#### Task details
From the project write-up below, list the three services that the writer calls a "triple stroke of luck."

═════ Text to read ═════

The main idea of ENS gallery is to allow anyone with an ENS domain to proudly display the NFTs they hold. As long as the NFTs are in held in the same address as their domain, they can create a subdomain and point it to a sia:// address - the address where this project is deployed. The app will read use the ENS API to translate the domain name to an Ethereum address, then use the NFTPort API to fetch all the NFTs the address holds and display them in a gallery view on the web. Thanks to the elegance of ENS, this approach scales arbitrarily - whether its a single user (gallery.anon.eth) or a family (father.family.eth & daughter.family.eth), they all can display their NFTs independently. During the process, I realized the project can also be deployed as a standalone app under its own ENS domain so that even folks that don't yet have an ENS domain can use it to display their collection (e.g. nftgallery.ens/#/0xc0ffee would show the NFTs of 0xcoffee wallet). I plan to do that soon, purchase a domain and modify the app accordingly.

How it's Made

The project is pretty much a web interface to on-chain and off-chain data. At the beginning of the hackathon, it was just an idea in my head and I didn't know if it was technically feasible - I didn't understand how ENS works, where can I host the app and how to get the data I needed. In a triple stroke of luck, there was ENS, NFTPort and Skynet. First off, ENS supports sia:// links, so I could host the whole app on Skynet. Even better, other people can fork and host it on Skynet themselves. The GitHub action created by the Skynet team handles all the (I imagine) complicated stuff of pushing it to Siasky and it works smoothly, like a charm. Finally, thanks to NFTPort's API, I can get the NFTs owned by an address with just a single HTTP call. I would also like to thank the NFTPort team for their responsiveness and fast shipping cycles during the hackathon. The frontend itself is built using Redwood.js - a new-to-me JS framework. I evaludated a bunch of them at the beginning (I'm not a very experienced FE dev) and I settled on this one since it looked like it give me a lot of stuff out of the box and has a good community (both of which turned out to be true). One final tech I'd like to mention is Tailwind CSS - it's a godsend when it comes to creating web pages, at least for a frontend noob like me. It must have saved me days (!) of work.

═════ Stored rows ═════

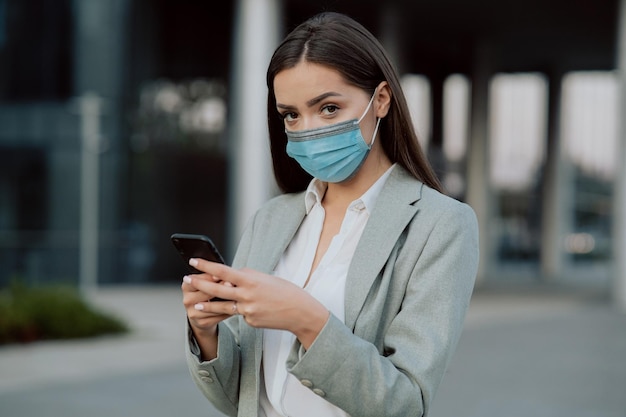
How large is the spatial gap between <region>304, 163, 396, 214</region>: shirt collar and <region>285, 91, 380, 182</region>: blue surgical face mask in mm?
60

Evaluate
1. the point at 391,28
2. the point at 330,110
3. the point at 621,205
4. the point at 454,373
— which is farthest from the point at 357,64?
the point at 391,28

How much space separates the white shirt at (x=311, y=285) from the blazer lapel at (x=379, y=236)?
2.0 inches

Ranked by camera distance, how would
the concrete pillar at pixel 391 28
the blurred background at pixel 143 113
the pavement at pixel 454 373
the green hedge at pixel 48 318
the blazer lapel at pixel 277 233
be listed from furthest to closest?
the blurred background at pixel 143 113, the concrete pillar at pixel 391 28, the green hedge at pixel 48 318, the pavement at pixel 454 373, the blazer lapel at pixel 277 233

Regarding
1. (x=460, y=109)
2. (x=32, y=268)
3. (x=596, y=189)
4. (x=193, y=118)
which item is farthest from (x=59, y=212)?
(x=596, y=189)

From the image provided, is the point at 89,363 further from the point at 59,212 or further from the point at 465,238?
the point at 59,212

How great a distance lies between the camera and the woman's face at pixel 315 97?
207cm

═════

#### Result of this exercise
ENS, NFTPort and Skynet